LYNN — He will range across the North Shore this weekend as he campaigns for votes ahead of next Tuesday’s election, but Democrat Seth Moulton said Lynn and its residents are crucial to his bid to win the Sixth Congressional District.

The city “is the gateway to the district from Boston,” said Moulton, and he said a Nov. 4 win at the polls will allow him to use his transportation development skills to work on bringing Blue Line rapid transit into Lynn.

Moulton said experience assembling a transit project in Denver in 2010 and another in Texas helped him learn how to bring public agencies at the local, state and federal level and private developers and investors together to build costly high-speed rail projects.

Pinning down federal dollars for a Blue Line extension will be one of his congressional goals, but Moulton said successful transit projects around the world prove that contractors building a transit line can work with developers interested in building projects along a line convenient to commuters.

“This could be very much part of the future of Lynn,” he told Item editors and reporters on Friday.

An Iraq War veteran who served four tours with fellow Marines, Moulton said he decided to run for Congress “to serve my country again.” He credited political mentor and former Lynn Mayor Thomas P. Costin Jr. with reminding him, “Always have your heart in what you do — it’s all about service.”

Moulton faces Republican Richard Tisei and Independent Chris Stockwell in Tuesday’s election. He differs with Tisei over the former state legislator’s contention that he will be more effective in Congress than Moulton.

“Being effective is not just about what party you are in, it’s about being a leader,” he said.

Moulton said leading Marines taught him how to motivate people from many different backgrounds to set and achieve a common goal. He worked with Iraqi tribal leaders in 2007 and 2008 to find common ground on problems facing their people.

“These were people who were literally looking to kill us the week before,” Moulton said.

Veterans Administration reform will be a top goal if Moulton wins a congressional seat.

He said the VA “bureaucracy” must be revamped to reduce lengthy claim processing waits. If the Internal Revenue Service can process millions of tax forms, the VA can apply the same efficiency to veteran’s requests, Moulton said.

“Nobody in Congress has dealt with this,” he said.
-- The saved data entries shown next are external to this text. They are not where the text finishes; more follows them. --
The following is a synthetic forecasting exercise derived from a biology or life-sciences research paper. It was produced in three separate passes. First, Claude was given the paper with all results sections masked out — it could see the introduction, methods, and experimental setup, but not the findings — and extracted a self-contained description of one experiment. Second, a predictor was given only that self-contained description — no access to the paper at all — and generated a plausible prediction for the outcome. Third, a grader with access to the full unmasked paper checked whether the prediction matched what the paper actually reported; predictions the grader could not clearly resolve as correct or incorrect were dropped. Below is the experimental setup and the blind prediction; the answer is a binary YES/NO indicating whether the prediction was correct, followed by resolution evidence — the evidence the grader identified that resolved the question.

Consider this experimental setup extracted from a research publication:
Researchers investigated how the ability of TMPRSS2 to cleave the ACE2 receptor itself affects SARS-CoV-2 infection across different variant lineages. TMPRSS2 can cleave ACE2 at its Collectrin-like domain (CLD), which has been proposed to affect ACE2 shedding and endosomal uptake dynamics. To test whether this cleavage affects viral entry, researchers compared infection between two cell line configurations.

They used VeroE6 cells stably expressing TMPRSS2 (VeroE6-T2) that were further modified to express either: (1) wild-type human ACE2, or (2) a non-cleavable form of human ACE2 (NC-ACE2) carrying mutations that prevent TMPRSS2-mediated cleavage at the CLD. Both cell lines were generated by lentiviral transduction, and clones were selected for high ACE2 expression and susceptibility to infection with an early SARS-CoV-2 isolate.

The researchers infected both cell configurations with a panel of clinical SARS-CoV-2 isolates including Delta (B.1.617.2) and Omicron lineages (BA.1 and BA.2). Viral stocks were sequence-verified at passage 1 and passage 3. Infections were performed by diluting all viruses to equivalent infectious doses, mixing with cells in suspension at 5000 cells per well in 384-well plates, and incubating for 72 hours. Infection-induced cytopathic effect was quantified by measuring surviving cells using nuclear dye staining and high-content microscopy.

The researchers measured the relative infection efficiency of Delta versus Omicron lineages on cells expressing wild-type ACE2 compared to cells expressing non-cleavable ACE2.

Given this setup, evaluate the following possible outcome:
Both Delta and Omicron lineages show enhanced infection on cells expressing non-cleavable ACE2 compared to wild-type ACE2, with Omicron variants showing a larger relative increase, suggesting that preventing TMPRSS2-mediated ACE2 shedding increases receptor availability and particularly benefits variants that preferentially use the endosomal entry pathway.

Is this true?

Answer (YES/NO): NO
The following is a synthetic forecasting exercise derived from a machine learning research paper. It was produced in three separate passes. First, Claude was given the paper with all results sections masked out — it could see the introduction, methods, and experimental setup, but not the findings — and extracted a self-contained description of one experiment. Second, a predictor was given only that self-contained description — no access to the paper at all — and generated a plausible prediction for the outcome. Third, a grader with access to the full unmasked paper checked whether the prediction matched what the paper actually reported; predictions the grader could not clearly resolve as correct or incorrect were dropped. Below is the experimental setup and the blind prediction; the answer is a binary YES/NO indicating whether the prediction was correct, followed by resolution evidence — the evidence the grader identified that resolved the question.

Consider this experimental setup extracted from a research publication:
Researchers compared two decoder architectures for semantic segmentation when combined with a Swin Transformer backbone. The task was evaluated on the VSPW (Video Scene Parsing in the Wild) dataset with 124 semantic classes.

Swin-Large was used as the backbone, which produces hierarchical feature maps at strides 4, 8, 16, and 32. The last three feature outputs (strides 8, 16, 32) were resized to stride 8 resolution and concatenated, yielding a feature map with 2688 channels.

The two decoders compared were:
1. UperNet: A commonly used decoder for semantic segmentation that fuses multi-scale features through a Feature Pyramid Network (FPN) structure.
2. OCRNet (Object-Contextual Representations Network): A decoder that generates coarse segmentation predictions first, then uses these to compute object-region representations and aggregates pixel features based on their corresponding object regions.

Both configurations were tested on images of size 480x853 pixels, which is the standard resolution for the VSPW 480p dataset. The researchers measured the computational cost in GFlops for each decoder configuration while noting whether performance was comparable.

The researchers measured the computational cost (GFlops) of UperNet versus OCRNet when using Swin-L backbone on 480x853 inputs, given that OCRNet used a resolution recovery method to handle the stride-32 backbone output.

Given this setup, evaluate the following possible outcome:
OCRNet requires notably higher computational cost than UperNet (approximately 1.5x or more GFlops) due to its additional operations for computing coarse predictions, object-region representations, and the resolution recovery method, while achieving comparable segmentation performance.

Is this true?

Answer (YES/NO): NO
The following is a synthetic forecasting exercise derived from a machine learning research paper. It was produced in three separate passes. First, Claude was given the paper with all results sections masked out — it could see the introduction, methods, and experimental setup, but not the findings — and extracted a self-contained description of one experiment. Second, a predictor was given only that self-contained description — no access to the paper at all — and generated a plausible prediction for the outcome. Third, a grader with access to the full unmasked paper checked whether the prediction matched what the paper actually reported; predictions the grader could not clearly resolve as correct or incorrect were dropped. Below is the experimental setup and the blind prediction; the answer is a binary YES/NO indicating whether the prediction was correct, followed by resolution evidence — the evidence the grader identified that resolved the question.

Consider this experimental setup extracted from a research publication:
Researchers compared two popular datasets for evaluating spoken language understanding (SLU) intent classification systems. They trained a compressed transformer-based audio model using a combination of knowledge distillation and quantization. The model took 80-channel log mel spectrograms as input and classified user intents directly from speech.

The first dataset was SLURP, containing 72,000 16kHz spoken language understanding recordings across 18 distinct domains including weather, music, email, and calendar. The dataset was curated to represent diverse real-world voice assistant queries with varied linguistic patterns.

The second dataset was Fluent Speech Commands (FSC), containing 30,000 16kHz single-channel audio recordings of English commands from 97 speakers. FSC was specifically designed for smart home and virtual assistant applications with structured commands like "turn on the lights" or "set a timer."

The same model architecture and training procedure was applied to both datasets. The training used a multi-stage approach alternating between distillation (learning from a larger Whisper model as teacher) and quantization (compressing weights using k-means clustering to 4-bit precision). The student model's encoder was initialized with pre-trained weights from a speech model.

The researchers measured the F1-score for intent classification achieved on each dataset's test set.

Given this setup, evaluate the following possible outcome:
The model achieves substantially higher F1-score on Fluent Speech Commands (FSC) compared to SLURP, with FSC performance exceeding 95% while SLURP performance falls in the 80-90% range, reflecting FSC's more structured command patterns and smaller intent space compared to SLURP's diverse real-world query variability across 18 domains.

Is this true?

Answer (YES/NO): NO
Moulton said jobs and economic growth are top concerns for voters he has met on the campaign trail, but district residents are also worried about the threat posed by ISIS — the group a coalition of nations, including the United States, is fighting in Syria and Iraq.
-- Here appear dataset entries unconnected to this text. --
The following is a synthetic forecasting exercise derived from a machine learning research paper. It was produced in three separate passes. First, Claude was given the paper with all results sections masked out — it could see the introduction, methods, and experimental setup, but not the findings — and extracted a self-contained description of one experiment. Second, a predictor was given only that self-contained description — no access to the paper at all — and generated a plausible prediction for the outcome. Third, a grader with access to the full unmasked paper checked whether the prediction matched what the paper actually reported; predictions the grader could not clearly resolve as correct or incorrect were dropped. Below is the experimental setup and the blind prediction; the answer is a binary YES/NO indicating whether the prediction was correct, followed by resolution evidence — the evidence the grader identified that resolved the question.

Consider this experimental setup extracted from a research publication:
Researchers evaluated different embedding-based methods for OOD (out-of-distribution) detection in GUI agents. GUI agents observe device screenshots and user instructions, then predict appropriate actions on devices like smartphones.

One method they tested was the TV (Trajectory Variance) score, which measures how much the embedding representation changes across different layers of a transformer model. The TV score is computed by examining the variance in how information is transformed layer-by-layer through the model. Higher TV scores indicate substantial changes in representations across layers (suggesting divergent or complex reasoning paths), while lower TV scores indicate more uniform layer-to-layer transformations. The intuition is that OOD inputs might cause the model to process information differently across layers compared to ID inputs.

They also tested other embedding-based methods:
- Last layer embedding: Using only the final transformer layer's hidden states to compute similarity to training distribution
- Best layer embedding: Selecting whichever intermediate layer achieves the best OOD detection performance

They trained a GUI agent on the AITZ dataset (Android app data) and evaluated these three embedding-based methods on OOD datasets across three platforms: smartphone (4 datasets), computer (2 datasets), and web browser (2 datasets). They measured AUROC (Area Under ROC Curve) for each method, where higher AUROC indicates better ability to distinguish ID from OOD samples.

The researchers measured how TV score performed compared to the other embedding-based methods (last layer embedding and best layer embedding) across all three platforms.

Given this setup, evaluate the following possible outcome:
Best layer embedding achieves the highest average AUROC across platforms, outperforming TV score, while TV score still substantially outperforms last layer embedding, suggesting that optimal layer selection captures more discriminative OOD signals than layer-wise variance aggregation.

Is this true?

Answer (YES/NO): NO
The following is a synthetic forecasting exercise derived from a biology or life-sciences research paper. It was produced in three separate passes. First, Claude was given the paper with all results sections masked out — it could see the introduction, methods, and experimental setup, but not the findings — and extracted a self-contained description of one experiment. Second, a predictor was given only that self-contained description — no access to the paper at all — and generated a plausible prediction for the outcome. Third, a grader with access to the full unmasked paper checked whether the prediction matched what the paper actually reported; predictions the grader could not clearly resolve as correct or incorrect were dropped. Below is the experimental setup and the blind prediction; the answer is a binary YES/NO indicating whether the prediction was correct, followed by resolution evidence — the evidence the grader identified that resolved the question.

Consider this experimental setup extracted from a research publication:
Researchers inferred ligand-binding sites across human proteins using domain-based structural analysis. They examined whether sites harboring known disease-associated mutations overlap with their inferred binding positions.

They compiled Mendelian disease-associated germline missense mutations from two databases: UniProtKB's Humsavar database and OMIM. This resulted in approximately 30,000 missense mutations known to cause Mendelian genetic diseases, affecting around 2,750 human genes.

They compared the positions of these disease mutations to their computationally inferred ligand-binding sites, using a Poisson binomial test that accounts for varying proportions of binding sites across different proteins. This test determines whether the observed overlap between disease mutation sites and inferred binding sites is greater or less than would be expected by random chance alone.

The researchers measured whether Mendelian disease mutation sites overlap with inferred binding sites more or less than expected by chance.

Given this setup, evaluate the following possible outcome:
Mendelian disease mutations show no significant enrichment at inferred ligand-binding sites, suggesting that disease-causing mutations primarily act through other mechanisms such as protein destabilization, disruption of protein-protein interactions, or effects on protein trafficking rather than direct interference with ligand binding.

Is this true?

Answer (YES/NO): NO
Now is not the time to return U.S. troops to Iraq to fight ISIS, said Moulton.

“We should be getting Iraq’s military to do its job,” he said.

He said Congress’ role “is to ask questions” — especially about America’s future military involvement overseas.

“I will never give anyone the benefit of the doubt,” he said.

Immigration reform that includes doing a better job to secure the nation’s borders can help reduce the potential for domestic terrorism, Moulton said.

Providing immigrants living in the country illegally with a pathway to citizenship that includes paying taxes is an idea that can draw Republican support and reduce the federal deficit by $1 trillion — if Republican leadership allows it to be debated — Moulton said.

“Most people here want to be part of this country,” he said.

He said corporate tax reform aimed at creating “a level playing field” and increasing the minimum wage are ways to help workers and small businesses. Like Tisei, he favors repealing a medical device excise tax both candidates said hurts companies on the North Shore.

“It’s not the Democrat position, but it needs to be done,” he said.

Tisei and Moulton part ways over the need for Affordable Care Act reforms. Tisei wants Massachusetts to seek a waiver from the federal law; Moulton said a waiver is unrealistic and thinks elements of the law need fixing in part to expand the ranks of primary care doctors.

“There are some disincentives in the law. Let’s fix it, let’s make it work,” he said.

Moulton said voters mention setting term limits on how long elected officials can serve when he talks to them on the campaign trail.

“If I get stale,” he said, “I will leave.”